**Text section**.
_____

Using a sharp paring knife, peel the grapefruit, removing all of the bitter white pith, then cut between the membranes to release the segments. Cut the grapefruit segments in half and squeeze the peel of the grapefruit over them to keep moist.

In a medium mixing bowl, combine the grapefruit segments and carrots, reserving the grapefruit juice for the grapefruit charmoula dressing.


In a small mixing bowl, whisk together the lemon juice, reserved grapefruit juice, charmoula and olive oil, season with salt and reserve.


Arrange the carrots and grapefruit segments on a large platter or individual plates. Drizzle a small amount of the charmoula dressing on top. Garnish with the radishes, parsley and a bit of the crunchy salt.

CHEF'S TIP: I will be honest with you: I can't bring myself to just serve the carrots thinly sliced. I typically soak them in ice water for an hour to help make them curly and crunchy.

Deviled Eggs with Preserved Tuna and Cumin Salt

Growing up, I loved eating hard-boiled eggs with olive oil and cumin salt, and that's where one of the inspirations for this dish came from. The other came from Niçoise salad, which is one of my favorite lunchtime snacks. The high-quality preserved tuna gets mixed with Niçoise olives, piquillo peppers, capers and tarragon and it tops the egg that gets seasoned with the cumin salt. The olives and capers add acidity and brininess, which balances the richness of the tuna.



6 ounces (170 g) high-quality preserved tuna in oil, drained
1 piquillo pepper, finely minced
6 Niçoise olives, pitted and finely minced
½ tbsp (4 g) finely minced capers
½ tbsp (5 g) finely minced shallot
½ tbsp (7 ml) good-quality red wine vinegar
1 ½ tbsp (23 ml) extra virgin olive oil, plus extra for garnish
Sea salt
Freshly ground black pepper
Tarragon leaves, as needed for garnish


8 eggs
¼ cup (63 g) mayonnaise, homemade or store-bought
¼ tsp mustard powder
2 tsp (10 ml) hot sauce, Frank's is recommended
Pinch of cayenne
1 tsp (5 ml) fresh lemon juice
Sea salt
Spice Salt made with cumin


In a medium bowl, gently toss the preserved tuna with the piquillo peppers, Niçoise olives, capers, shallot, red wine vinegar and olive oil, making sure to leave the tuna in larger chunks. Season with salt and pepper. Can be made a day in advance.

_____

**Required actions**.
a – State whether each statement agrees with the recipe excerpt, answering yes or no and quoting the deciding words: (i) The carrots are usually soaked in ice water for an hour to make them curly and crunchy. (ii) The deviled eggs call for preserved tuna packed in water. (iii) The tuna mixture cannot be made ahead of time.
b – Repeat the passage of the recipe excerpt word for word, starting with "Using a sharp" and going on through "grapefruit charmoula dressing.".
Rely only on the recipe excerpt for what comes next.

_____

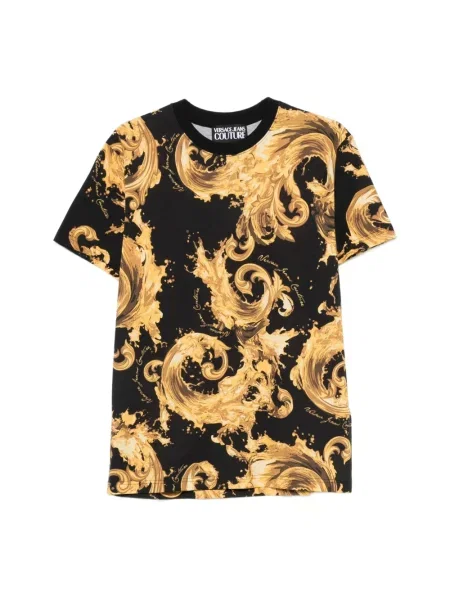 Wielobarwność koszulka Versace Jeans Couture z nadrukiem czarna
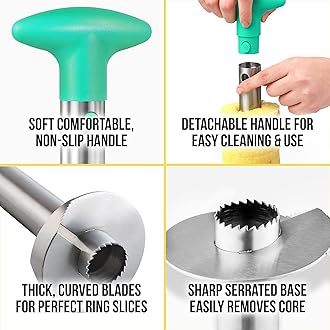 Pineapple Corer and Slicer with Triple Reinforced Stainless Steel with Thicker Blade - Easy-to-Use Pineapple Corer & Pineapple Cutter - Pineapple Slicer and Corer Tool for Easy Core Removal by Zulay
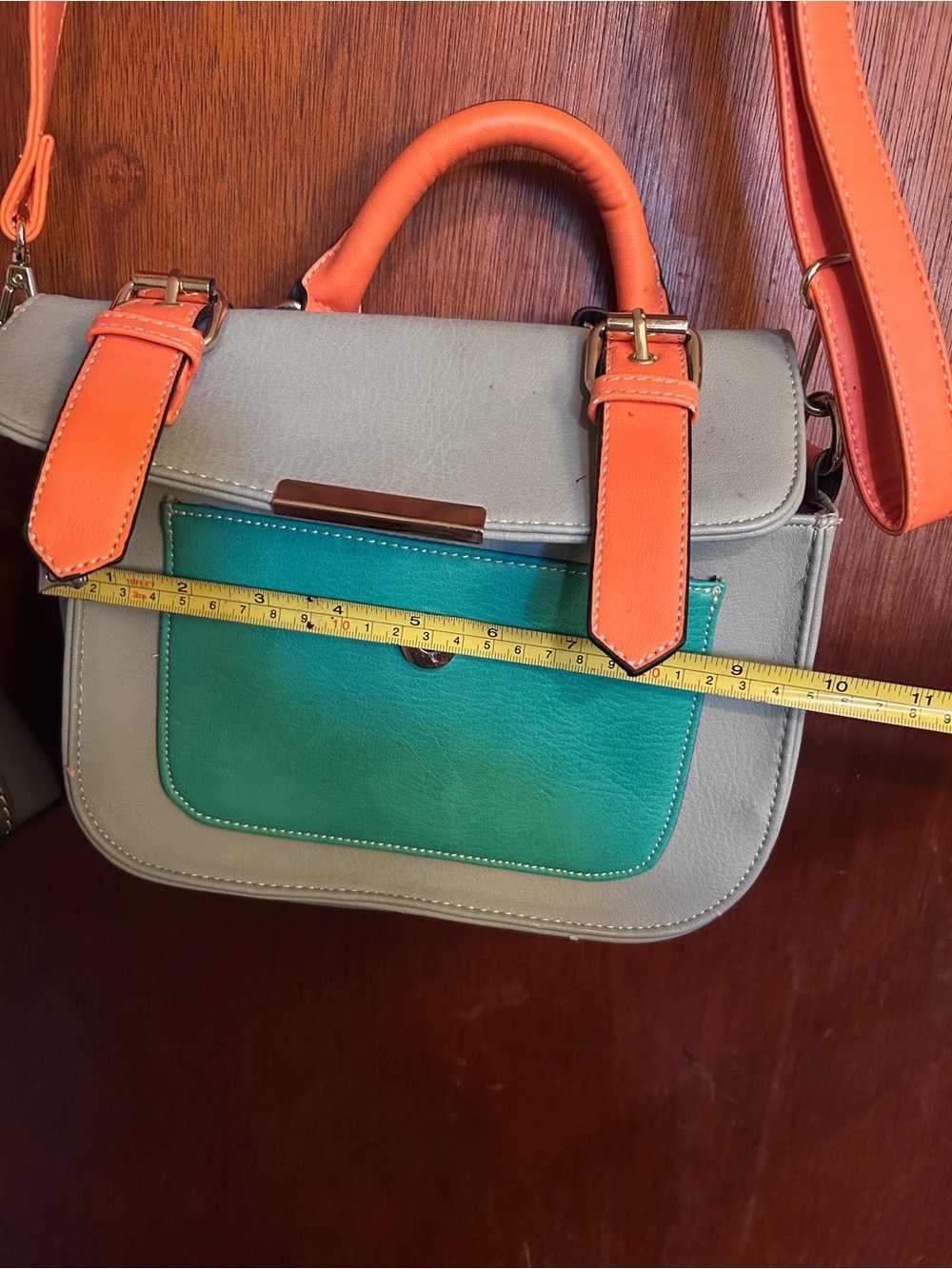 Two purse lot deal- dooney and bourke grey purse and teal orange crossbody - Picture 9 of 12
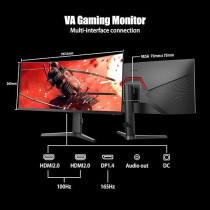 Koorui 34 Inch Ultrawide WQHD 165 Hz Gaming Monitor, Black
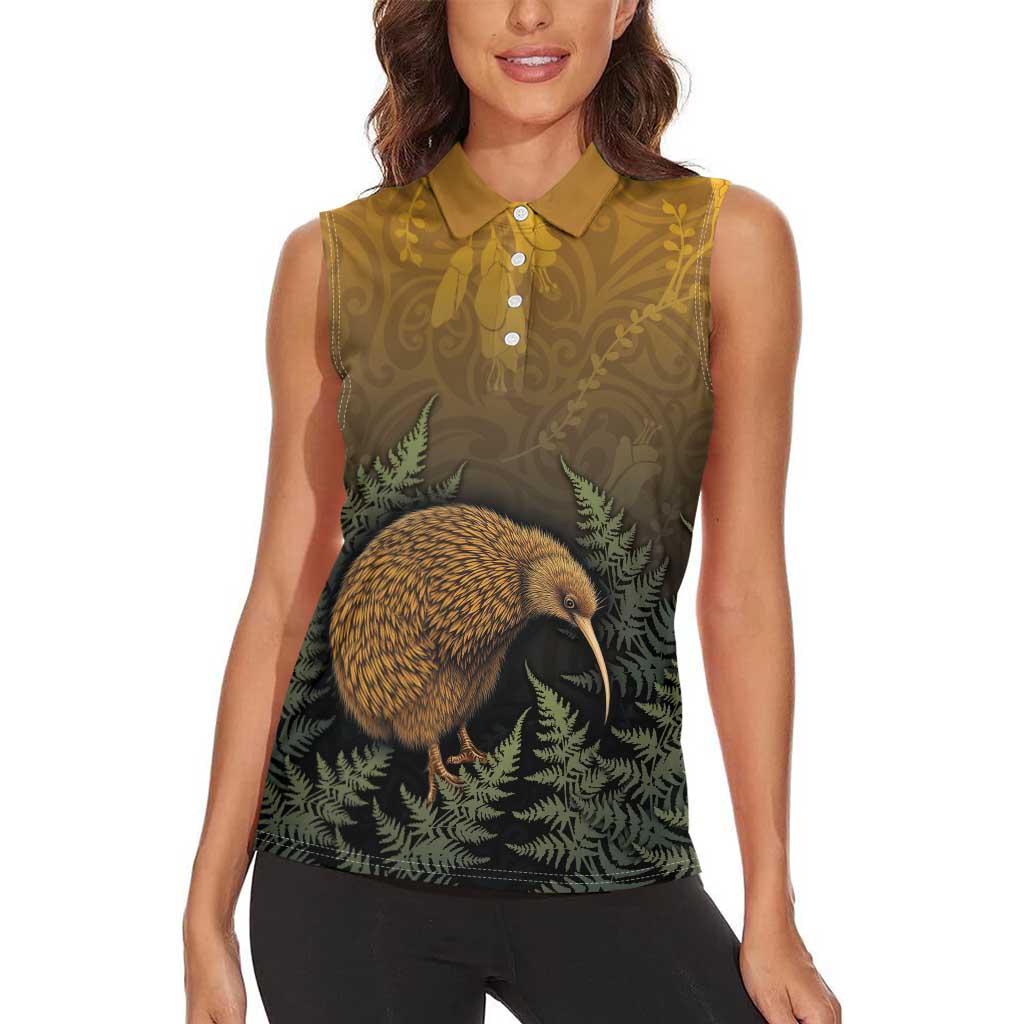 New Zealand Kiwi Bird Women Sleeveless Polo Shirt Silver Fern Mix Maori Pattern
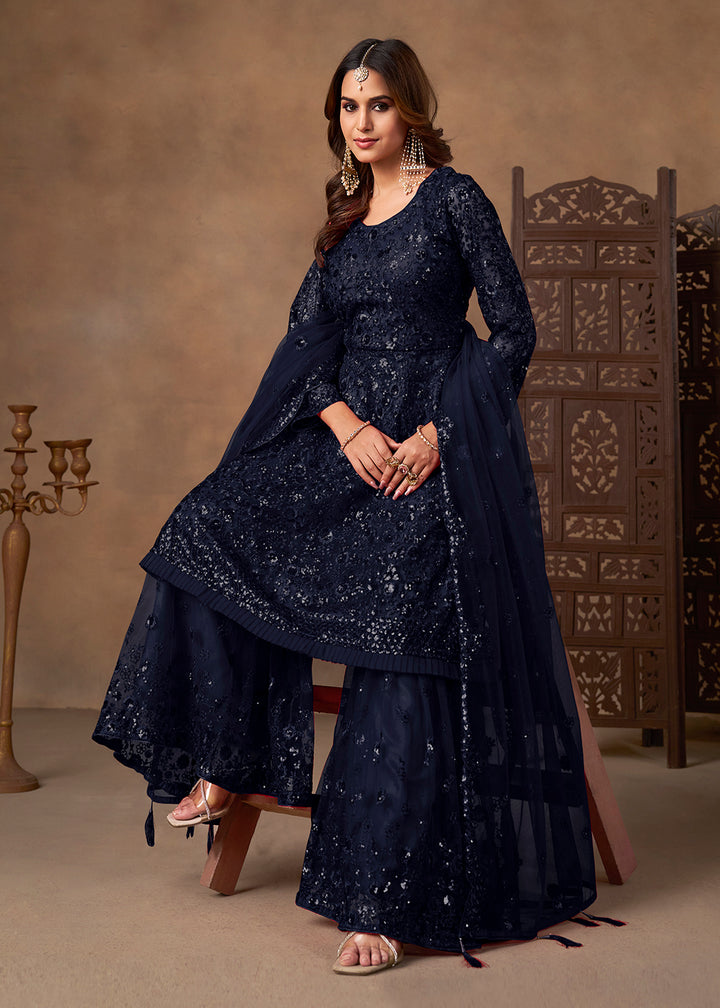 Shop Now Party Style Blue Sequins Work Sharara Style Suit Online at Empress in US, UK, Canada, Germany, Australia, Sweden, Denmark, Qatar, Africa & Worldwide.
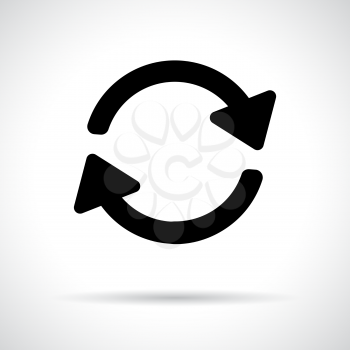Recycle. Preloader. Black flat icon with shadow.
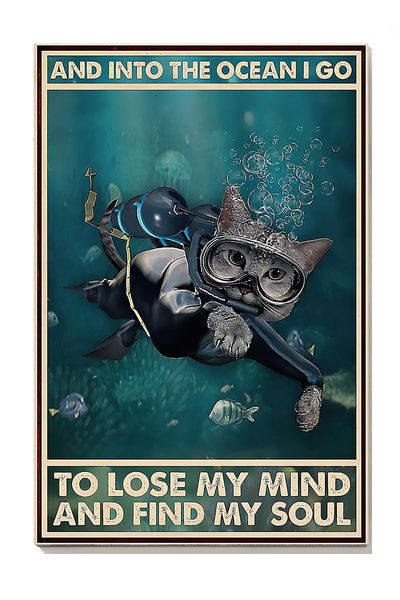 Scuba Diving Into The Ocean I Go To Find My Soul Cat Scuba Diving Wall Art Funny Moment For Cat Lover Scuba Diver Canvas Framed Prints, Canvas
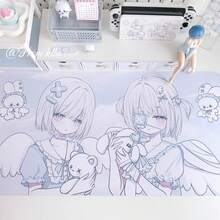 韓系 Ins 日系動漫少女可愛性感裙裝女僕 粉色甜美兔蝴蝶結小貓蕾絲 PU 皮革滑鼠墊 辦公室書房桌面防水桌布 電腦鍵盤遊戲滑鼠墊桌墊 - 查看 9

_____

**Per-task answers**.
a –
(i) Yes: "I typically soak them in ice water for an hour to help make them curly and crunchy."
(ii) No: "6 ounces (170 g) high-quality preserved tuna in oil, drained"
(iii) No: "Can be made a day in advance."

b –
Using a sharp paring knife, peel the grapefruit, removing all of the bitter white pith, then cut between the membranes to release the segments. Cut the grapefruit segments in half and squeeze the peel of the grapefruit over them to keep moist.

In a medium mixing bowl, combine the grapefruit segments and carrots, reserving the grapefruit juice for the grapefruit charmoula dressing.